International Association for Cryptologic Research

International Association
for Cryptologic Research

IACR News item: 29 September 2014

Samee Zahur, Mike Rosulek, David Evans
ePrint Report ePrint Report
The well-known classical constructions of garbled circuits use four

ciphertexts per gate, although various methods have been proposed to

reduce this cost. The best previously known methods for optimizing AND

gates (two ciphertexts; Pinkas et al., ASIACRYPT 2009) and XOR gates

(zero ciphertexts; Kolesnikov & Schneider, ICALP 2008) were

incompatible, so most implementations used the best known method

compatible with free-XOR gates (three ciphertexts; Kolesnikov &

Schneider, ICALP 2008). In this work we show how to simultaneously

garble AND gates using two ciphertexts and XOR gates using zero

ciphertexts, resulting in smaller garbled circuits than any prior

scheme. The main idea behind our construction is to break an AND gate

into two half-gates --- AND gates for which one party knows one

input. Each half-gate can be garbled with a single ciphertext, so our

construction uses two ciphertexts for each AND gate while being

compatible with free-XOR gates.

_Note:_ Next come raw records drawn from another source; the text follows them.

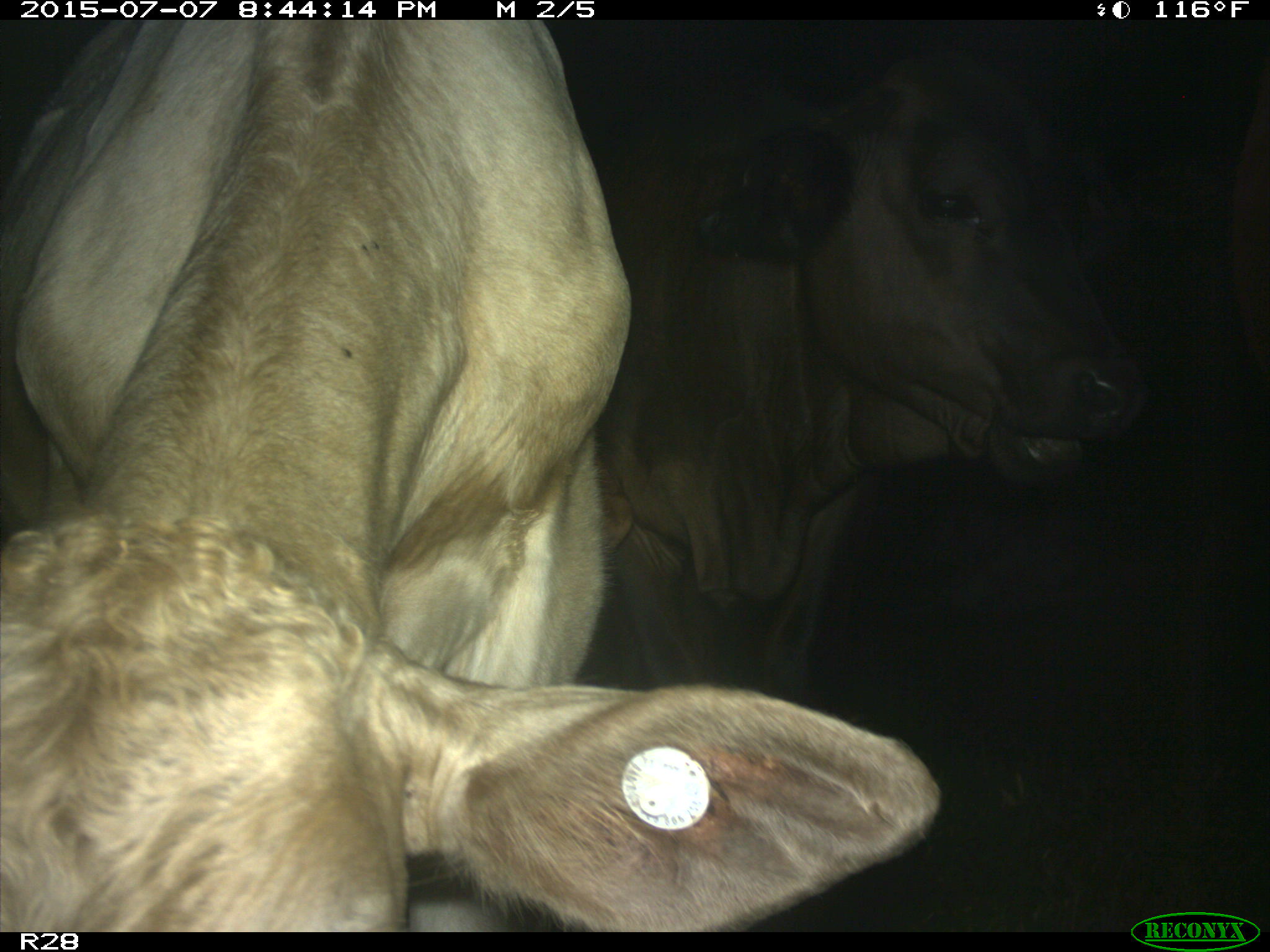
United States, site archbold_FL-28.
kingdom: Animalia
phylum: Chordata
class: Mammalia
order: Artiodactyla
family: Bovidae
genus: Bos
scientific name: Bos taurus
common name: domestic cow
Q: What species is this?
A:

The price for the reduction in size is that the evaluator must perform two cryptographic operations per AND gate, rather than one as in previous schemes. We experimentally

demonstrate that our garbling scheme leads to an overall decrease in

time (up to 25%), bandwidth (up to 33%), and energy use (up to 20%)

over several benchmark applications. We also initiate a study of lower bounds for garbled gate size, and show that our construction is optimal for a large class of garbling schemes encompassing all known practical garbling techniques.